На лице Карабэца появилась глумливая усмешка.

– Не ведомо тебе, парень, гостеприимство пана Ионашку. У боярина Карабэца исстари так заведено – посылать на дорогу слуг, дабы приводили они путников на двор его, для отдыха и достойного угощения. Так было и на сей раз. Только не явили учтивости твои грубые немцы, стали по слугам моим верным из пищалей палить. Выдай мне, сотник, немчина! И езжай с товарищами, куда держал прежде путь!

– К чему, пан-боярин, вести со мной недостойную игру? – спросил Войку. – Ведь знаешь ты, без сомнения, кто повинен в крови, на земле твоей пролитой. И коли не хочешь по правде – решай дело силой. А немчина не отдам. То мне не в честь, а значит, и государю, коему служу, бесчестье.

– Зачем слушаешь дерзости, пане-брате? – спросил Гырбовэц. – Свистни, и слуги твои сомнут наглеца и его лотров. И будет он висеть на суку, другим голодранцам в урок.

Боярин Карабэц, однако, не слушал приятеля. Карабэц обдумывал положение, ибо давал волю жестокости и алчности, лишь зная наперед, что это для него не опасно.

Ионашку Карабэц был одним из вождей боярской партии, считавшей, что против утеснений и неправд, чинимых господарем Штефаном великим панам, осталось одно только средство.

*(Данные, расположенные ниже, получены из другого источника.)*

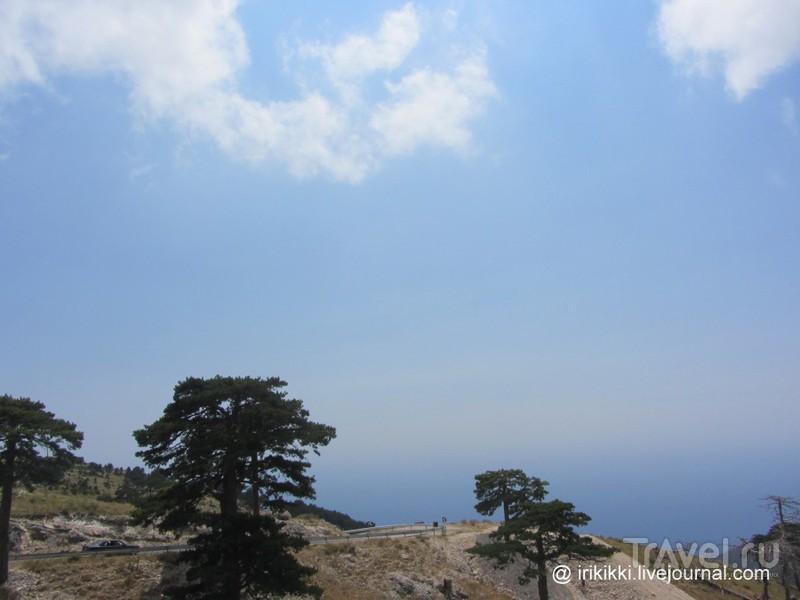 Албанская Ривьера. А вы готовы к невероятным приключениям? / Албания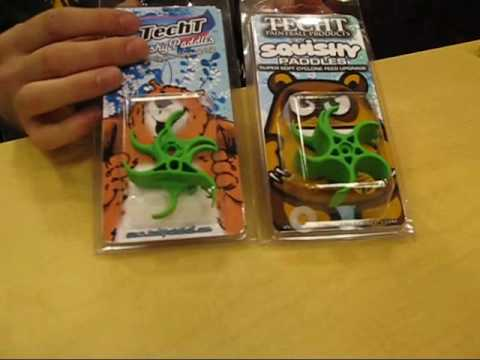 X7 Squishy Paddles : Techt Cyclone New Double-Stack Squishy Paddles - YouTube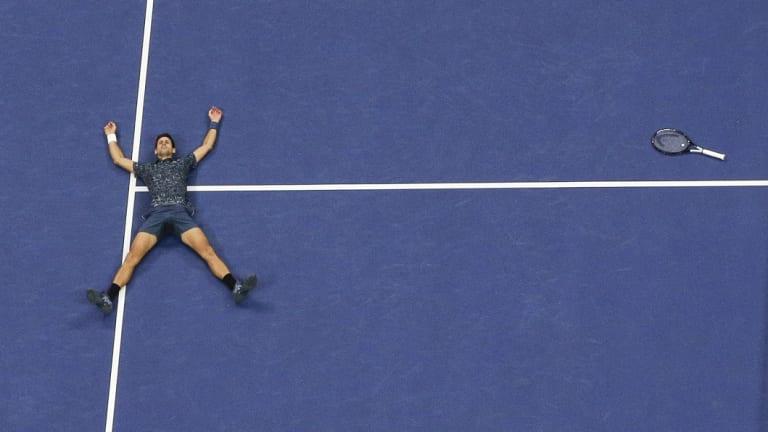 King of New York: Novak Djokovic.
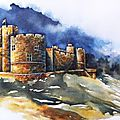 GRANDE-BRETAGNE / GREAT BRITAIN, Northumberland - Alnwick Castle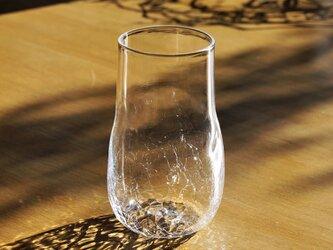 無色透明のグラス - 「KAZEの肌 」#355・ 高さ13cmの画像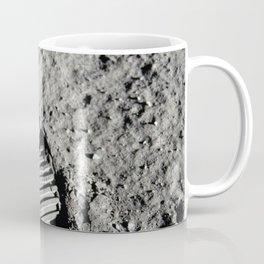 Boot Print on Moon Coffee Mug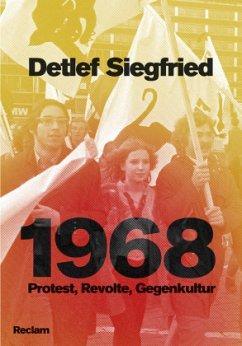 1968 - Siegfried, Detlef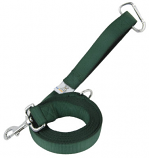 Your Pefect Puppy - Your Perfect Leash - Green 6'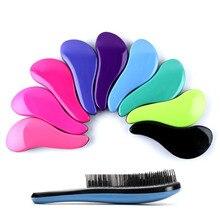 Baby Kids and Women Hair Brush Combs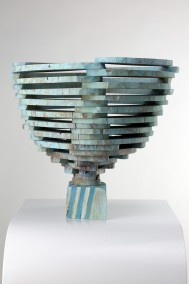 Dirk Marwig's New World Cup (Cedar wood construction with turquoise oil wash, 33.5cm x 37cm x 37cm, Dirk Marwig 2016)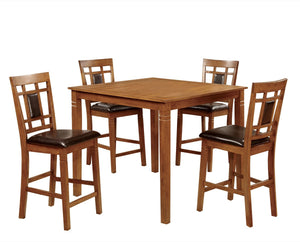 Furniture Of America Alonso 5Pk Counter Height Dining Set Light Oak-Dining Chairs-HipBeds.com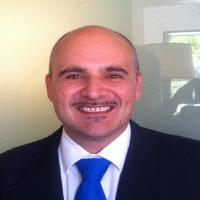Umberto Grotti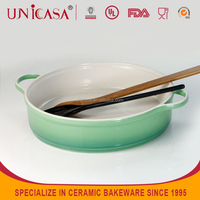UNICASA ceramic plate stoneware microware oven safe baking dish with handle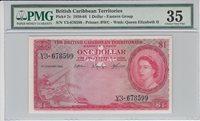 1 Dollar British Caribbean Territories P 7c 1958-64 Pmg 35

И средство это – заставить Землю Молдавскую склонить голову перед султаном Мухаммедом, единственно способным поставить нового господаря, покорного во внешних делах Порте, а во внутренних – им, великим боярам и панам. Молдавские паны-туркофилы копили силы, плели нити заговоров, сносились с врагами, готовились к мятежам. Но время для того еще не настало. Штефановы враги с нетерпением ждали большого нашествия на Молдову, которое султан готовил еще с зимы. Пока же не следовало давать господарю повода обрушить на них свой страшный меч.

– Счастливая твоя звезда, государев сотник, – промолвил боярин после долгого молчания. – Ты сын капитана Тудора из Четатя Албэ, и это уберегло тебя сегодня от гнева моего. Пять лет назад капитан Боур спас мне жизнь в бою с татарами, так что я до сего дня оставался его должником.

Войку об этом не знал. Тудор Боур не любил рассказывать о своих подвигах.

– Но только до сегодняшнего дня, – повторил со значением боярин, и лицо его опять исказила жестокая усмешка. – Ты волен продолжать свой путь, с людьми своими и немчином вместе, но с этого часа я сполна в расчете с твоим отцом, ибо прощаю сыну обиду, какую никому не спускал. Так что запомни, сотник: встретишься следующий раз с боярином Карабэцом – берегись его тяжелой руки.

Боярин резко повернул коня и поскакал прочь. Вскоре вся чета магната, снявшись с места, исчезла за поворотом тропы.

Отряд Войку, соблюдая осторожность, двинулся снова в путь.